▶ _BRIEF_
Could you quote, word for word, the part of the excerpt on play and writing below that runs between "Playing Together: Critical" and "already taken it.", inclusive?

▶ _EXCERPT_
※ ※ ※

Whether the field of play is micro or macro, play here is always power play. But it is also the play between micro and macro, the interaction of the parts. With the Miners’ Strike, where the macro politics were epic, tragic, and much mythologized on both sides, and MacColl poetically merely mans the picket lines, Lowe and Matthews restore humanity to the politics by putting the personal back into play with the context, destabilizing the confrontation between selves and others, and invoking humanity as mystery. The art is in the tension, and the tension is creative.
Playing Together: Critical Affectivity
I would rather risk being didactic than lapsing into blandness – or end up writing novels about writers writing novels. (Hines, 2009, p. v)
And so the quandary I face in this section. I’m already writing about writing, although trying to temper that with as much of the real thing as possible, and another step back from immediacy might well be one step too far – for my reader, my argument, and my credibility. It’s an easy step to take, and I may even have already taken it.

※ ※ ※

▶ _EXTRACTED MATERIAL_
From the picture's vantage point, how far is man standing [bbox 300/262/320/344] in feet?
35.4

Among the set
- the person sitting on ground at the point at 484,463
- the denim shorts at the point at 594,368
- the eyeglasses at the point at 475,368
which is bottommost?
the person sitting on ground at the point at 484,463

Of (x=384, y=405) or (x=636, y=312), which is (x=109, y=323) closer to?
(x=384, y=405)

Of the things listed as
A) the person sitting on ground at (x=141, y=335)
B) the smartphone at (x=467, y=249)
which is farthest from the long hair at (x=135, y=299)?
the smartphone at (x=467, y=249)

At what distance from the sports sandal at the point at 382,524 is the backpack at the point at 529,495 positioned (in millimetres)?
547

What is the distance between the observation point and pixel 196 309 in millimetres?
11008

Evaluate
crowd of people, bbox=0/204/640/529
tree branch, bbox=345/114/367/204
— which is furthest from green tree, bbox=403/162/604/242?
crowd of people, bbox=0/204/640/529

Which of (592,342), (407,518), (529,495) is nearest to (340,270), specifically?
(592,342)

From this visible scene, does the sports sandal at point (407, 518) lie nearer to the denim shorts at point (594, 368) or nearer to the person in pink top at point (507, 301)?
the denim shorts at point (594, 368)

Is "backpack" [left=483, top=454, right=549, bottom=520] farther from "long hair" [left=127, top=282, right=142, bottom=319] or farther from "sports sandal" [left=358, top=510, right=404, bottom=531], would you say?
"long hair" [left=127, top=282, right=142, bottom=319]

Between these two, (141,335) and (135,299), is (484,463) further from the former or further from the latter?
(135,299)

※ ※ ※

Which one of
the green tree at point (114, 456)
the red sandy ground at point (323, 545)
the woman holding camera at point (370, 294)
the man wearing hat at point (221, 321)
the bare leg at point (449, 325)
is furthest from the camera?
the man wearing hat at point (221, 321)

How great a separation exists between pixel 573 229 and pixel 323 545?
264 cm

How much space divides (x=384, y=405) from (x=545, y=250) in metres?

※ ※ ※

▶ _REPLY_
Playing Together: Critical Affectivity
I would rather risk being didactic than lapsing into blandness – or end up writing novels about writers writing novels. (Hines, 2009, p. v)
And so the quandary I face in this section. I’m already writing about writing, although trying to temper that with as much of the real thing as possible, and another step back from immediacy might well be one step too far – for my reader, my argument, and my credibility. It’s an easy step to take, and I may even have already taken it.